Вот как разговаривает с родной матерью совершенно одуревшая Валька, а к обеду прикатывает вестовой с бумажкой. Николая незамедлительно отзывают в часть.

Вот это горе! Вот это через два часа улетать!

Василь Гаврилыч поспешает за водкой. Дариванна уматывает к Юливанне за редиской. Верка орет неперепеленатая, и в последние считанные минуты, пока диктор из черной тарелки сообщает, что Вячеслав Михайлович Молотов последовательно и неуступчиво, Николай, уже одетый, впопыхах впечатывает на тахте все свои пуговицы, шевроны, портупейные пряжки и боевые награды в Вальку, распахнувшую халат и запутавшуюся сдуру в рукавах, так что мужа и обнять не выходит...

Нету меж них объятия, никак оно не получается, ни на скамейках в парке Дзержинского, когда Валька была еще честная, ни после торопливой свадьбы, ни сейчас вот. Правда, Софья Петровна, возвращавшаяся как раз домой, рассказывает своей сестре Тойбе (причем от страха с ее носа на Тойбино незаконное рукоделие падает мука): "Там так кричат, что я думала - человека режут" - и без понятия ставит нос по ветру. А Тойба сочувственно глядит на неведающую сестру свою и про себя сожалеет - мол, она не виновата, что не зазнала мужа.

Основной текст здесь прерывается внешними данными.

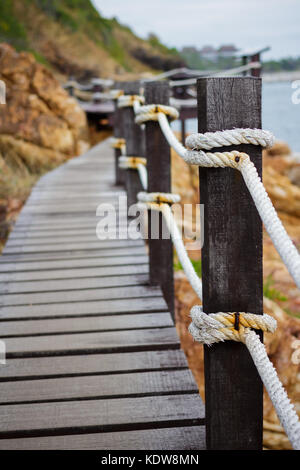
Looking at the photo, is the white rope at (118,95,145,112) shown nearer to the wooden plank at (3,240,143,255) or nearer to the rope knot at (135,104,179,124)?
the wooden plank at (3,240,143,255)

Софья Петровна, пребывая все-таки в беспокойстве по поводу необъяснимых криков, идет к себе и в унылой своей комнатенке обсыпает нос, а затем разглядывает бесконечные листочки с колосьями жита, гнущимися на ветру, которые и у нее в комнате имеются во множестве.

Смысл их множества она не понимает. Ей кажется, что покойный муж сестры хотел нарисовать все поле как оно есть - столько-то гектаров, столько-то аров; но такой большой бумаги у него не было, а были блокноты - вот он и нарисовал по кусочкам, сколько там было колосьев.

Нечто подобное думает и вдова покойного. И сестры, все три, ужасно гордятся, что потерянный мужчина умел нарисовать поле, не пропуская ни одного стебелька.

Софья Петровна долго-долго рассматривает рисунки, но рассматривание как-то само собой доходит до пифагоровых штанов; Софья Петровна взглядывает на них и гневно багровеет, причем с носа ее сваливается крохотная мучинка. Отворенная величиною с тетрадку створка рамы позволяет видеть дрова, сваленные на траве, засыпанной опилками, сырыми сейчас после какого-то вчерашнего ливня, и самоё траву, прекрасно теперь между опилок и дров различимую. Софья Петровна глядит и думает, а смог ли бы покойный свойственник нарисовать, скажем, все эти, сколько их есть, травинки, но, подумав, решает, что не смог бы, потому что трава - сырая, срисовывать пришлось бы совсем лежа и у него бы промок живот.